Change is in the air
This June, Laerdal Global Health launched the “Helping Babies Grow” family of training and therapy products to save newborn lives through breast-feeding and skin-to-skin contact. The products include tools for hand breast milk expression, a mannequin for newborn care training, a special cup for feeding breast milk to babies who can’t suckle, and a wrap to promote skin-to-skin care.
The All India Institute of Medical Science recently released results of an experiment that increased breast-feeding in their neonatal intensive care units from 12 percent to 83 percent in just four weeks through use of an education and training program and technologies that enable pumping.
In Uganda, Adara Development is partnering with the Cerebral Palsy Alliance and the London School of Hygiene and Tropical Medicine to teach hospital staff how to feed preterm babies, especially those with disabilities. Physical therapists will screen babies for disability, and families will be supported to participate in early childhood programs to reduce the stigma.
Finally, UNICEF and Save the Children are testing a Field Guide for Newborn Health in Humanitarian Settings in Jordan and South Sudan. The guide prioritizes access to breast milk for newborns and offers practical guidance on how to feed babies when breastfeeding is not an option.
But this is not enough.
If I had one wish for this week, it is that authorities would announce the world’s first independent assessment of how sick and vulnerable newborns are being fed across several populations with the highest rates of newborn death, especially in sub-Saharan Africa and South Asia. We need to know how the newborns at greatest risk of death are being fed in hospital NICUs, in maternity facilities without any special facilities for newborns, and in refugee settings.

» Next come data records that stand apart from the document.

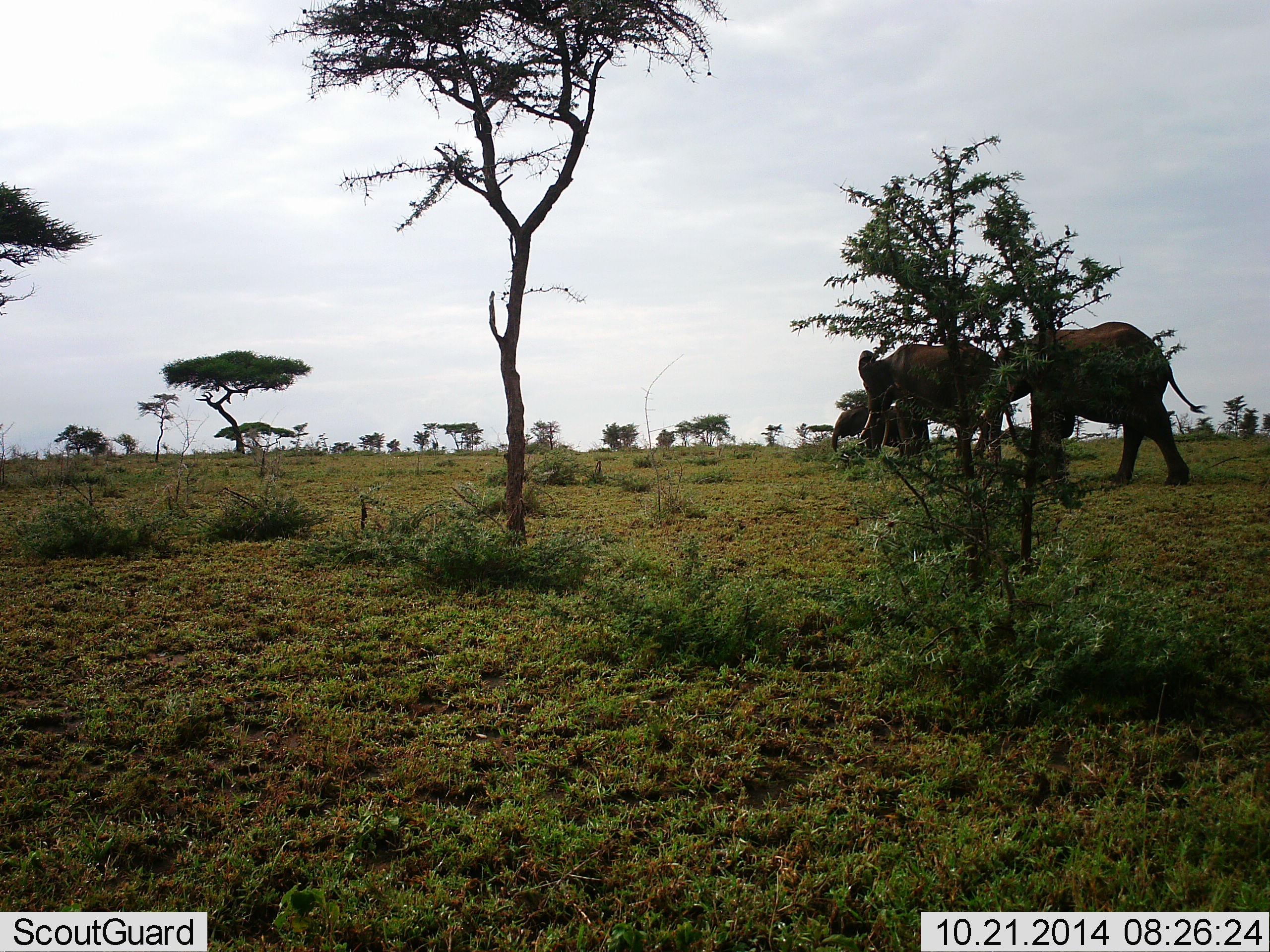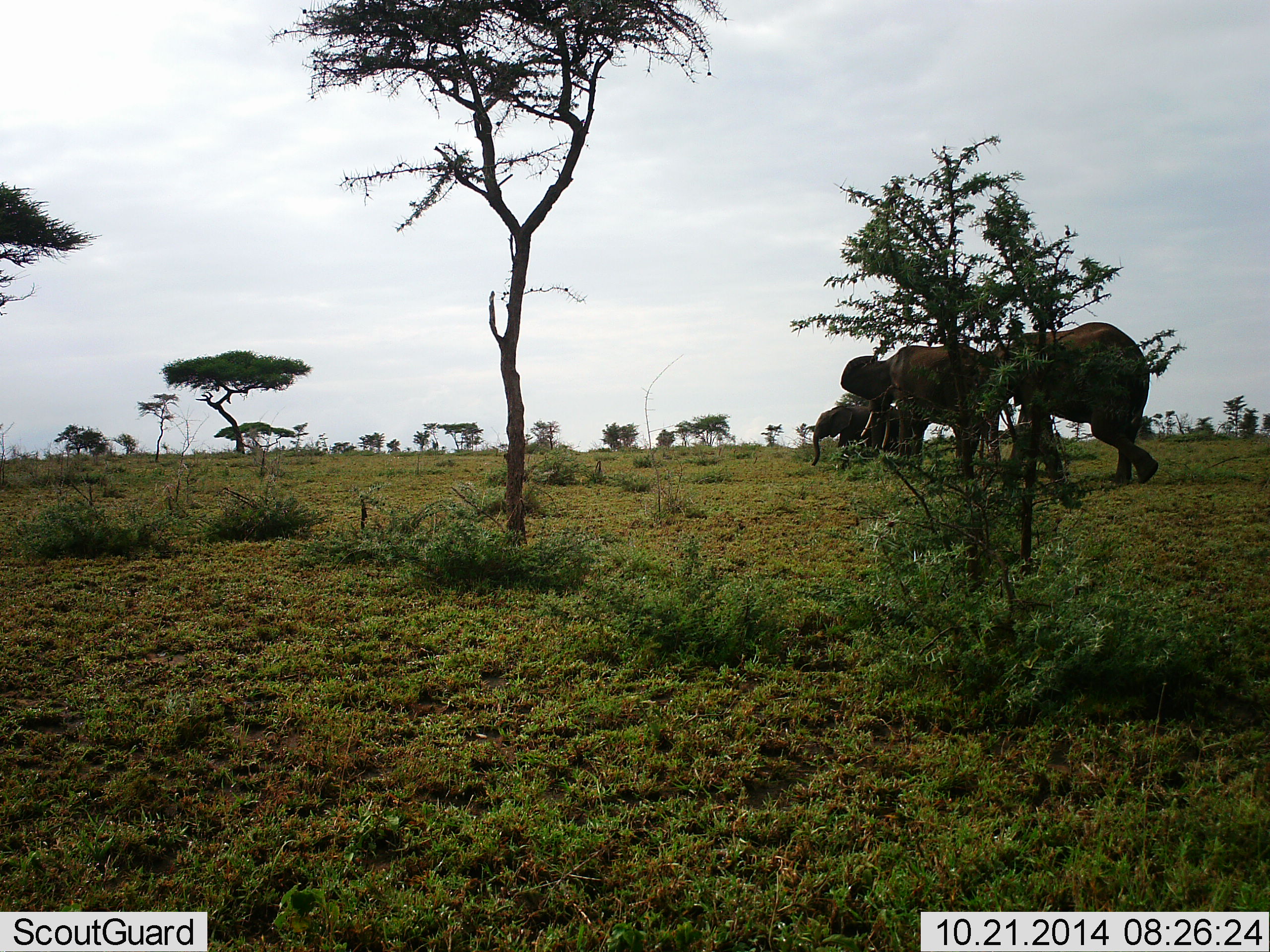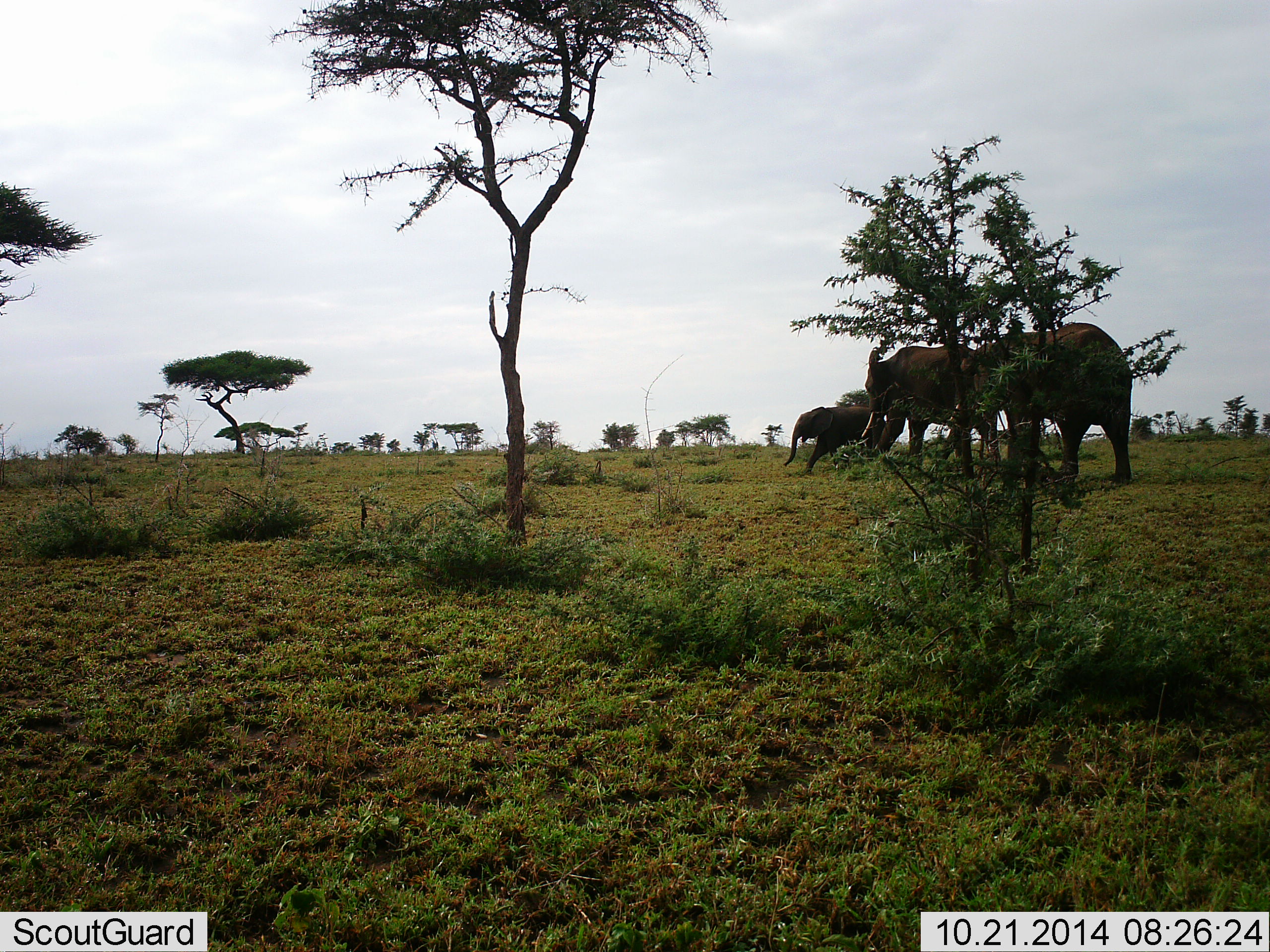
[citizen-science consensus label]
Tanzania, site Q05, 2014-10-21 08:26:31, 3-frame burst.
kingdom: Animalia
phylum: Chordata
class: Mammalia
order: Proboscidea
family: Elephantidae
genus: Loxodonta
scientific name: Loxodonta africana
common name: african bush elephant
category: elephant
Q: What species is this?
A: Elephant (african bush elephant) (Loxodonta africana).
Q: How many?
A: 3.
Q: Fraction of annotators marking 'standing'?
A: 30%.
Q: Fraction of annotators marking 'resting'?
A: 0%.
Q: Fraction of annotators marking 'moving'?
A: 90%.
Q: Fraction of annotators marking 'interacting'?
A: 0%.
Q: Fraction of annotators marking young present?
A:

The assessment should make specific recommendations to governments and other stakeholders for how to improve the nutritional status of sick and vulnerable newborns.
Ultimately, however, little will change until governments set ambitious goals for optimal feeding of sick and vulnerable newborns and invest in programs that make sure these babies have access to the most lifesaving — and too often the only — “medicine” available: breast milk.